SAN ANTONIO—A 30-year study of nearly 20,000 Danish women made a defensible connection between obesity and poor prognosis after breast cancer diagnosis and treatment. Moreover, obese women don’t respond as well as to breast cancer treatment, according to the study presented at SABCS 2009.
Marianne Ewertz, MD, DMSc, and colleagues with the Danish Breast Cancer Cooperative Group used a national database to identify 53,816 women who had received treatment for early breast cancer between 1977 and 2006. The patients also had to have complete follow-up data.
The final patient population for this study consisted of 18,967 patients. Data on age, menopausal status at diagnosis, tumor size, number of lymph nodes removed, and other prognostic factors were available on these patients. Treatment regimens were cyclophosfamide, metotrexate, and 5-fluorouracil (CMF) until 1999 and 5-fluorouracil, epirubicin(Drug information on epirubicin), and cyclophosfamide (FEC) after 1999. Thirty-two patients received taxanes. About 3,000 patients had endocrine therapy (mostly tamoxifen) for between one and five years. Adjuvant trastuzumab(Drug information on trastuzumab) (Herceptin) was given to 294 patients (abstract 18).
Data on height and weight were used to derive the body mass index (BMI) of the patients using the formula: weight in kilograms/height in meters2. The BMI ranges were <25 vs and <30 vs ≥30. The influence of BMI on cause-specific survival and invasive disease-free survival were analyzed.
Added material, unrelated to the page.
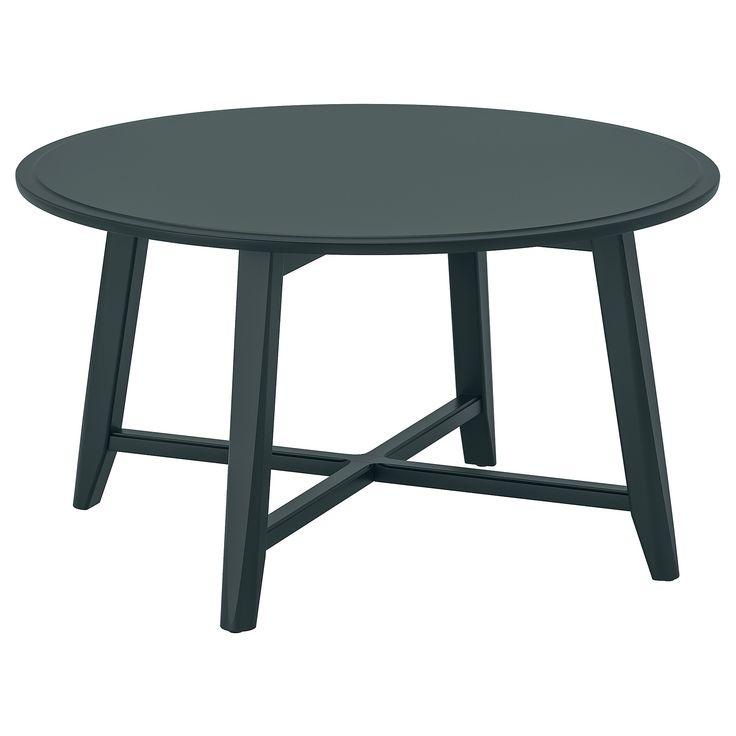 "KRAGSTA Coffee table - dark blue-green 35 3/8 "" | Green ..."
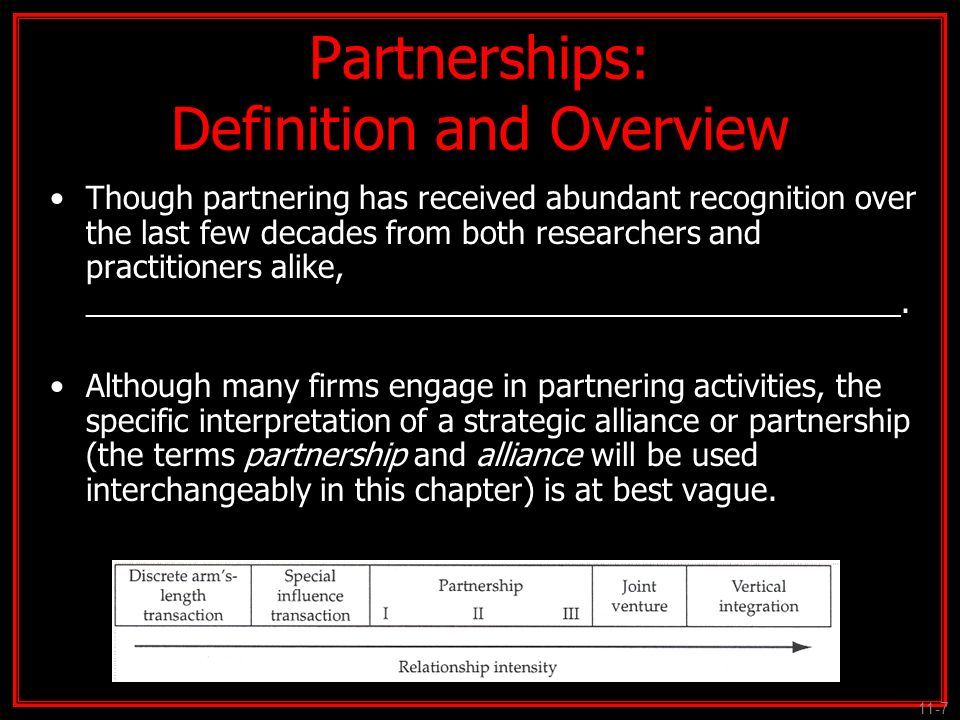 Partnerships: Definition and Overview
“By virtue of the unique personal ID numbers, which are issued to all persons residing in Denmark, we could retrieve the date and cause of death [through] the National Death Registry. We obtained information on causes of death from the death certificates,” Dr. Ewertz said.
According to the results, patients with a higher BMI (>25) were older, were more often postmenopausal, had larger tumors, and had more lymph nodes removed (P < .00001). They also had more grade 3 tumors (P = .04).
A univariate analysis revealed that obese patients had a higher risk of distant metastases but not locoregional metastases; this risk increased with increased BMI after three years of follow up. At 10 years, the risk of dying of breast cancer remained elevated for patients with high BMI during 30 years of observation.
“One of our goals in this analysis was to look at adjuvant treatment to see if it worked equally well in lean and obese women,” Dr. Ewertz said. Her group found that within the first 10 years of follow up, chemotherapy and endocrine therapy were to be effective regardless of BMI. But after the decade mark, the treatment effect did not last in obese patients, who had poorer survival.
“When we adjusted for other prognostic factors, patients with a BMI over 25 had a 42% to 46% risk of developing distant metastases within the first 10 years of observation. They also had a 26% to 28% increased risk of dying of breast cancer 10 or more years after diagnosis,” Dr. Ewertz said.
Commenting on the study was Michelle Holmes, MD, DrPH, an assistant professor of medicine at Harvard Medical School in Boston. She said that the advantages of the Danish study included the large patient population and the long period of follow up.
“That vast amount of data allows for a very detailed look at subgroups, divided by age, menopausal status, time since diagnosis, and treatment. The results confirm . . . that there is an independent, increased risk of breast cancer death for heavy women with breast cancer,” she said.
The study also shed light on the risk of locoregional recurrence, which was low, and the increased risk of distant recurrence. “Most importantly, there is a loss of treatment benefit over time in the obese,” she said. “These results dovetail nicely with reports from clinical literature” (J Clin Oncol 26:4072-4077, 2008; J Clin Oncol 26:4060-4062, 2008).
Dr. Holmes said that she would like to see the Danish group stratify their results based on estrogen receptor status, which could give additional insight into the mechanism of obesity and mortality.